Extract each line of the data and write it out again exactly.

Material to process:

--- start ---

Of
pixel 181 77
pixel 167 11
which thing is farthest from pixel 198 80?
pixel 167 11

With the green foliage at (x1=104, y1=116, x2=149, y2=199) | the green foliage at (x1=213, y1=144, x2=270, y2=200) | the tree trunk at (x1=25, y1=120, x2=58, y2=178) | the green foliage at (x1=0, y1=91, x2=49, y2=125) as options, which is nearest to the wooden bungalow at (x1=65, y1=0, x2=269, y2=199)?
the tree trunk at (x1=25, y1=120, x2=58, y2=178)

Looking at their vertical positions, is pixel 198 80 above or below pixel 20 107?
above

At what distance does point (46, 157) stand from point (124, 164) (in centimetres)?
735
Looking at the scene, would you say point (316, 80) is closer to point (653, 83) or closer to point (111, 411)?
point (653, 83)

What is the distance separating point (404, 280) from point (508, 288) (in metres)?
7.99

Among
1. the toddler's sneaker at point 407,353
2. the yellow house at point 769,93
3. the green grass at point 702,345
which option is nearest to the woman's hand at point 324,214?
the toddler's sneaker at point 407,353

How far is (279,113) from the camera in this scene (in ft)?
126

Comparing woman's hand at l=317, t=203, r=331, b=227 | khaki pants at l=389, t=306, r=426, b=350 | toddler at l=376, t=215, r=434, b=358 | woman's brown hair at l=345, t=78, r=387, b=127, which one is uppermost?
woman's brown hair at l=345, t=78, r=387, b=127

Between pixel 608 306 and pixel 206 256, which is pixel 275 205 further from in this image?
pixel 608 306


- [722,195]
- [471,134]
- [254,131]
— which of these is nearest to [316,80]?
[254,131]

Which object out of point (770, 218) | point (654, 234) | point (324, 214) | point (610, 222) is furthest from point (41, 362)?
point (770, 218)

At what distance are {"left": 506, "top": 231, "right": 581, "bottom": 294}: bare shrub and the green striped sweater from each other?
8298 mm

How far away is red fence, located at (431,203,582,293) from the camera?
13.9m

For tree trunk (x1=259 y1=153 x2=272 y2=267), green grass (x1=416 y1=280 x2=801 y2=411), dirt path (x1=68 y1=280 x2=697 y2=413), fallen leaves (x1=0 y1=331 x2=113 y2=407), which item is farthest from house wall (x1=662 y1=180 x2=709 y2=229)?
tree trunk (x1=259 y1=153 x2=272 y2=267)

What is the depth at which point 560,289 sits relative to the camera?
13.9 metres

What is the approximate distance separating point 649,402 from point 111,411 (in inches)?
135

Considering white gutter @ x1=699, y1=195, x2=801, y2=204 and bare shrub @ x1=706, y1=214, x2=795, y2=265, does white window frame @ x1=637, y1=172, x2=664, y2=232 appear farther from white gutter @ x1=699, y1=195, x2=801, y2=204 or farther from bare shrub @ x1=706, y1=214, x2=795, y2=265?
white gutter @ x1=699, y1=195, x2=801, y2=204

--- end ---

Answer to this problem:
Of
pixel 181 77
pixel 167 11
which thing is farthest from pixel 198 80?
pixel 167 11

With the green foliage at (x1=104, y1=116, x2=149, y2=199) | the green foliage at (x1=213, y1=144, x2=270, y2=200) | the tree trunk at (x1=25, y1=120, x2=58, y2=178) | the green foliage at (x1=0, y1=91, x2=49, y2=125) as options, which is nearest to the wooden bungalow at (x1=65, y1=0, x2=269, y2=199)?
the tree trunk at (x1=25, y1=120, x2=58, y2=178)

Looking at their vertical positions, is pixel 198 80 above or below pixel 20 107?
above

At what distance does point (46, 157) stand from point (124, 164) (in centimetres)?
735
Looking at the scene, would you say point (316, 80) is closer to point (653, 83) or closer to point (111, 411)?
point (653, 83)

What is the distance separating point (404, 280) from point (508, 288) (in metres)?
7.99

Among
1. the toddler's sneaker at point 407,353
2. the yellow house at point 769,93
3. the green grass at point 702,345
which option is nearest to the woman's hand at point 324,214?
the toddler's sneaker at point 407,353

How far is (279,113) from the camera in this scene (in ft)?
126

Comparing woman's hand at l=317, t=203, r=331, b=227 | khaki pants at l=389, t=306, r=426, b=350 | toddler at l=376, t=215, r=434, b=358 | woman's brown hair at l=345, t=78, r=387, b=127, which one is uppermost?
woman's brown hair at l=345, t=78, r=387, b=127

Between pixel 608 306 and pixel 206 256, which is pixel 275 205 further from in this image?
pixel 608 306


- [722,195]
- [471,134]
- [254,131]
— which of these is nearest to [316,80]?
[254,131]

Which object out of point (770, 218) | point (654, 234) | point (324, 214) | point (610, 222) is furthest from point (41, 362)?
point (770, 218)

At what distance are {"left": 506, "top": 231, "right": 581, "bottom": 294}: bare shrub and the green striped sweater from each other?
8298 mm

How far away is red fence, located at (431,203,582,293) from the camera?
13.9m

For tree trunk (x1=259 y1=153 x2=272 y2=267), green grass (x1=416 y1=280 x2=801 y2=411), dirt path (x1=68 y1=280 x2=697 y2=413), fallen leaves (x1=0 y1=331 x2=113 y2=407), which item is farthest from house wall (x1=662 y1=180 x2=709 y2=229)?
tree trunk (x1=259 y1=153 x2=272 y2=267)

What is the depth at which point 560,289 sits relative to the camera?
13.9 metres

What is the approximate distance separating point 649,402 from point 111,411 (in inches)?
135

Considering white gutter @ x1=699, y1=195, x2=801, y2=204 and bare shrub @ x1=706, y1=214, x2=795, y2=265, does white window frame @ x1=637, y1=172, x2=664, y2=232 appear farther from white gutter @ x1=699, y1=195, x2=801, y2=204 or farther from bare shrub @ x1=706, y1=214, x2=795, y2=265?
white gutter @ x1=699, y1=195, x2=801, y2=204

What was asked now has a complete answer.